(AIM)
Copy out the listing that follows, exactly, without its pictures.

(DATA PROVIDED)
-- BEGIN --

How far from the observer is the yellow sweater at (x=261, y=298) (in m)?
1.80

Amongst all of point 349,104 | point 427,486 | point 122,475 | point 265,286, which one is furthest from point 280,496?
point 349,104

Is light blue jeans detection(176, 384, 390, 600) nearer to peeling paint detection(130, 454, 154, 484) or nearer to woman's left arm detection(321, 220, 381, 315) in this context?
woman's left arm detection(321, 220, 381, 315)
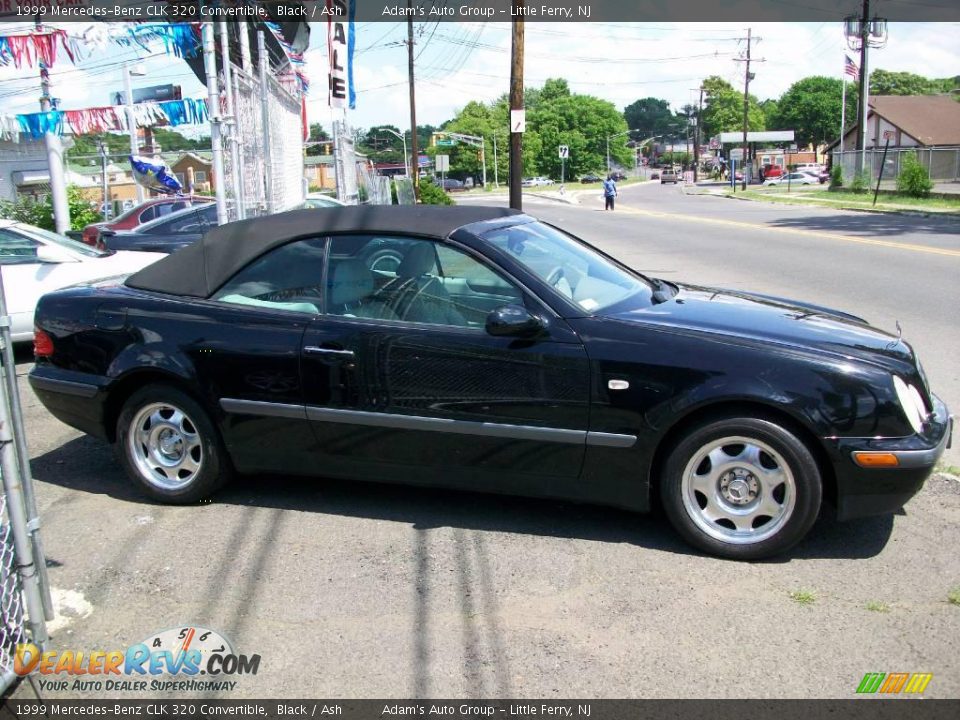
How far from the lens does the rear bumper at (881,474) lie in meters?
3.76

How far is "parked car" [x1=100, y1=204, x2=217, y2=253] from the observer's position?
438 inches

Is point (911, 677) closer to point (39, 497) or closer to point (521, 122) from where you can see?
point (39, 497)

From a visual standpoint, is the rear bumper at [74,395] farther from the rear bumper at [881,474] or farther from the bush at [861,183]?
the bush at [861,183]

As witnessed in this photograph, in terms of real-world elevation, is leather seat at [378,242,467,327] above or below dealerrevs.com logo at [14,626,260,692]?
above

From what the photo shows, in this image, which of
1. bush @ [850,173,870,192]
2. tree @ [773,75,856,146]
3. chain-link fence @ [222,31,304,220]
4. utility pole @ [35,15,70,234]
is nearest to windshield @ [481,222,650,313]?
chain-link fence @ [222,31,304,220]

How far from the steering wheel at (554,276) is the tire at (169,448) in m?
1.95

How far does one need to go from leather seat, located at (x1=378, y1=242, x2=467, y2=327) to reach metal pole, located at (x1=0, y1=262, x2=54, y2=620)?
1809 mm

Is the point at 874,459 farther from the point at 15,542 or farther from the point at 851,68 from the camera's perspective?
the point at 851,68

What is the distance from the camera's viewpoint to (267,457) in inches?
183

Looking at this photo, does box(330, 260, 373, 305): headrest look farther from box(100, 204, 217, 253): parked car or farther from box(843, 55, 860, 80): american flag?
box(843, 55, 860, 80): american flag

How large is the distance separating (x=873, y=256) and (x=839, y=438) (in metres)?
13.5

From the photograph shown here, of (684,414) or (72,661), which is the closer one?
(72,661)

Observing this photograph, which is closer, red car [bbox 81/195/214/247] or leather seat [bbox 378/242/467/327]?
leather seat [bbox 378/242/467/327]

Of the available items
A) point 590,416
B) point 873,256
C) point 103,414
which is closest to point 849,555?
point 590,416
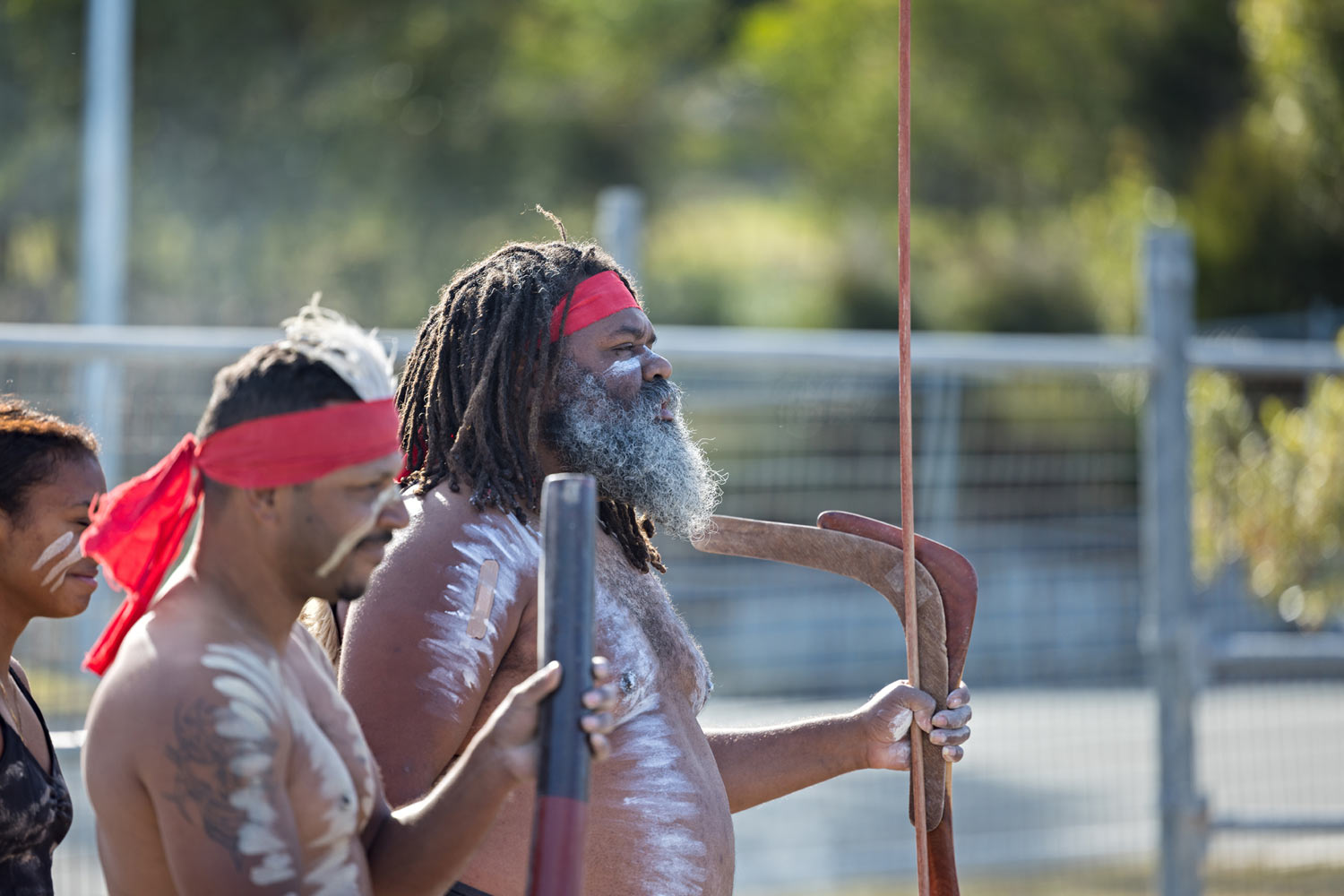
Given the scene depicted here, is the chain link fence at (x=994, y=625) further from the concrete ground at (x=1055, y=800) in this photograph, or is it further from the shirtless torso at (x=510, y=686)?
the shirtless torso at (x=510, y=686)

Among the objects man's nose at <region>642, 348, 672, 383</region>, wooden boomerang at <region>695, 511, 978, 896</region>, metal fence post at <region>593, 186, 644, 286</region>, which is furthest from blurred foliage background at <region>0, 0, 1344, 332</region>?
man's nose at <region>642, 348, 672, 383</region>

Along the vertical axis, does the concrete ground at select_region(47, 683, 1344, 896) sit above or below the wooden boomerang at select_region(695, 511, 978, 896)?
below

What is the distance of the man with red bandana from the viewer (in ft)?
5.57

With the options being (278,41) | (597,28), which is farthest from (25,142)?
(597,28)

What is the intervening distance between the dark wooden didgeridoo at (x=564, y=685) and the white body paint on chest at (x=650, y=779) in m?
0.80

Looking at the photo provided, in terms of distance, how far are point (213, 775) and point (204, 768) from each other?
0.04ft

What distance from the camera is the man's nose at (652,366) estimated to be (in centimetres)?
286

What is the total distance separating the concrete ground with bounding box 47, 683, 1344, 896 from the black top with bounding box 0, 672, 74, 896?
3.24 meters

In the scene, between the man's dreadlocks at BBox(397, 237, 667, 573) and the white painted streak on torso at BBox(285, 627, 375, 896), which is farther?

-- END --

(REPLY TO THE TASK)
How far from the observer is the yellow sweater at (x=261, y=298) (in m)?
1.80

Amongst all of point 349,104 | point 427,486 | point 122,475 | point 265,286, which one is furthest from point 280,496?
point 349,104

Is light blue jeans detection(176, 384, 390, 600) nearer to peeling paint detection(130, 454, 154, 484) or nearer to woman's left arm detection(321, 220, 381, 315) in this context?
woman's left arm detection(321, 220, 381, 315)
How far from the lens does the rear bumper at (881,474) lie in meters?
3.76

How far is "parked car" [x1=100, y1=204, x2=217, y2=253] from the observer's position?
438 inches

Is point (911, 677) closer to point (39, 497) or closer to point (521, 122) from where you can see?
point (39, 497)

From a visual standpoint, is the rear bumper at [74,395] farther from the rear bumper at [881,474] or farther from the bush at [861,183]?
the bush at [861,183]

As witnessed in this photograph, in terms of real-world elevation, is leather seat at [378,242,467,327] above or below dealerrevs.com logo at [14,626,260,692]?
above

From what the photo shows, in this image, which of
1. bush @ [850,173,870,192]
2. tree @ [773,75,856,146]
3. chain-link fence @ [222,31,304,220]
4. utility pole @ [35,15,70,234]
is nearest to windshield @ [481,222,650,313]?
chain-link fence @ [222,31,304,220]

How far from the steering wheel at (554,276) is the tire at (169,448) in m?
1.95

How far does one need to go from leather seat, located at (x1=378, y1=242, x2=467, y2=327) to reach metal pole, located at (x1=0, y1=262, x2=54, y2=620)?
1809 mm

Is the point at 874,459 farther from the point at 15,542 or farther from the point at 851,68 from the camera's perspective?
the point at 851,68

What is the distance from the camera's viewpoint to (267,457) in inches?
183

Looking at this photo, does box(330, 260, 373, 305): headrest look farther from box(100, 204, 217, 253): parked car or farther from box(843, 55, 860, 80): american flag?
box(843, 55, 860, 80): american flag

How large is the distance separating (x=873, y=256) and (x=839, y=438) (in metres)?
13.5

From the photograph shown here, of (684,414) or (72,661), which is the closer one?
(72,661)

Observing this photograph, which is closer, red car [bbox 81/195/214/247] or leather seat [bbox 378/242/467/327]?
leather seat [bbox 378/242/467/327]

Of the available items
A) point 590,416
B) point 873,256
C) point 103,414
which is closest to point 849,555?
point 590,416
Given the scene depicted here, is the chain link fence at (x=994, y=625) further from the concrete ground at (x=1055, y=800) in this photograph, or is it further from the shirtless torso at (x=510, y=686)?
the shirtless torso at (x=510, y=686)

Among the objects man's nose at <region>642, 348, 672, 383</region>, wooden boomerang at <region>695, 511, 978, 896</region>, metal fence post at <region>593, 186, 644, 286</region>, which is furthest from blurred foliage background at <region>0, 0, 1344, 332</region>?
man's nose at <region>642, 348, 672, 383</region>

Along the vertical axis, does the concrete ground at select_region(47, 683, 1344, 896) sit above or below the wooden boomerang at select_region(695, 511, 978, 896)?
below

What is the distance of the man with red bandana from the viewer (in ft)?
5.57

With the options being (278,41) | (597,28), which is farthest from (25,142)?
(597,28)

What is the intervening distance between the dark wooden didgeridoo at (x=564, y=685) and the white body paint on chest at (x=650, y=779) in m?
0.80

Looking at the photo provided, in terms of distance, how far are point (213, 775) and point (204, 768) from each other?
0.04ft

What distance from the camera is the man's nose at (652,366) estimated to be (in centimetres)?
286

What is the total distance separating the concrete ground with bounding box 47, 683, 1344, 896 from the black top with bounding box 0, 672, 74, 896?
3.24 meters

In the scene, between the man's dreadlocks at BBox(397, 237, 667, 573) and the white painted streak on torso at BBox(285, 627, 375, 896), which is farther?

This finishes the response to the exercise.